Archives for May 2007

It’s 4 p.m. – Do You Know Where Your Kids Are?

MY kids are in their brand new (to them) play room. A happy related effect of Hubby and I moving into our new bedroom is that our old bedroom now becomes (drum roll, please): The PLAYROOM!

All the oodles and piles of toys that have been living in my living room for the past… oh… almost FIVE years have now been relocated to the room formerly known as the master bedroom.


I know that now this room will always look like Toys R Us exploded in it, but I really don’t care (for now) because I can just shut the door and not look at the chaos. You can’t just do that when the chaos is in your living room. I’ve painted a chalkboard on one wall, and we picked up a bunch of yardsticks to “frame” the chalkboard. We may tweak and perk the place up some, but basically – I’m not too worried.

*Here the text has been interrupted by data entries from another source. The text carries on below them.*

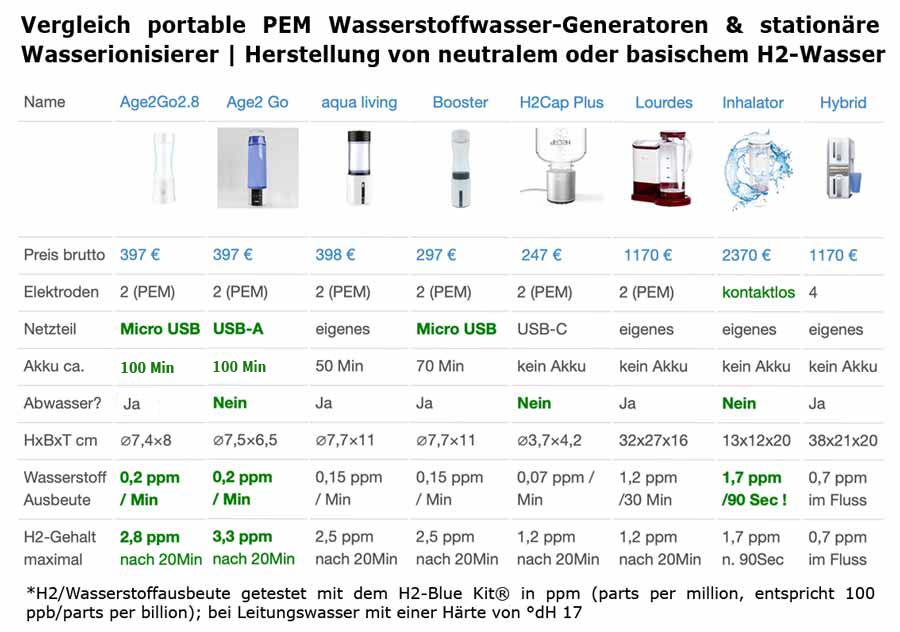 Vergleich portable PEM Wasserstoffwasser-Generatoren & stationäre Wasserionisierer | Herstellung von neutralem oder basischem H2-Wasser

| Name | Age2Go2.8 | Age2 Go | aqua living | Booster | H2Cap Plus | Lourdes | Inhalator | Hybrid |
|---|---|---|---|---|---|---|---|---|
| Preis brutto | 397 € | 397 € | 398 € | 297 € | 247 € | 1170 € | 2370 € | 1170 € |
| Elektroden | 2 (PEM) | 2 (PEM) | 2 (PEM) | 2 (PEM) | 2 (PEM) | 2 (PEM) | kontaktlos | 4 |
| Netzteil | Micro USB | USB-A | eigenes | Micro USB | USB-C | eigenes | eigenes | eigenes |
| Akku ca. | 100 Min | 100 Min | 50 Min | 70 Min | kein Akku | kein Akku | kein Akku | kein Akku |
| Abwasser? | Ja | Nein | Ja | Ja | Nein | Ja | Nein | Ja |
| HxBxT cm | ⌀7,4×8 | ⌀7,5×6,5 | ⌀7,7×11 | ⌀7,7×11 | ⌀3,7×4,2 | 32x27x16 | 13x12x20 | 38x21x20 |
| Wasserstoff Ausbeute | 0,2 ppm / Min | 0,2 ppm / Min | 0,15 ppm / Min | 0,15 ppm / Min | 0,07 ppm / Min | 1,2 ppm /30 Min | 1,7 ppm /90 Sec ! | 0,7 ppm im Fluss |
| H2-Gehalt maximal | 2,8 ppm nach 20Min | 3,3 ppm nach 20Min | 2,5 ppm nach 20Min | 2,5 ppm nach 20Min | 1,2 ppm nach 20Min | 1,2 ppm nach 20Min | 1,7 ppm n. 90Sec | 0,7 ppm im Fluss |

*H2/Wasserstoffausbeute getestet mit dem H2-Blue Kit® in ppm (parts per million, entspricht 100 ppb/parts per billion); bei Leitungswasser mit einer Härte von °dH 17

I am ready to reclaim my living room.

The House is DONE!

I’ll have more pictures to post soon, but the above is a shot of my closet, a few weeks ago when I had only put SOME stuff in it – and it was still nice and neat. By the way, the closet is symmetrical, meaning that it looks exactly the same to the right of the little cubbies – that’s Hubby’s side – but I don’t like the way he folds clothes, so you don’t get a picture of it. I thought I would share the shining ray of light in an other wise gloom filled time:
My. House. Is. Done.
Okay – there are a few minor things yet to do (some paint touch ups, a nail popped through the drywall in a spot, and the like), but for the most part: Done.
Tonight, Hubby and I moved our bed and all of our stuff from our OLD bedroom into our NEW bedroom. That’s going to be weird. After five years, sleeping somewhere else. To further change things up a bit, we’re switching sides of the bed (do y’all have your own “sides”?). I have no idea if that’s going to work. I’d like to think I’m still going to sleep okay – but we’ll see. Maybe it won’t work and tomorrow we’ll move our nightstands and switch back to our “regular” sides.
I’m worried I’m going to wake up at 2 a.m. and be confused about where I am.
But who cares?! The house is DONE!!!

Yeah. I Don’t Get It Either.

Tonight, I was kicking back with a pile of work to do, making up for last week. It took me quite some time to get Pumpkin to bed tonight, and Hubby had The Princess with him at Stepson’s baseball game. Pumpkin was twenty minutes past her bedtime when I finally settled her in her crib – and not minutes after that, the doorbell rang.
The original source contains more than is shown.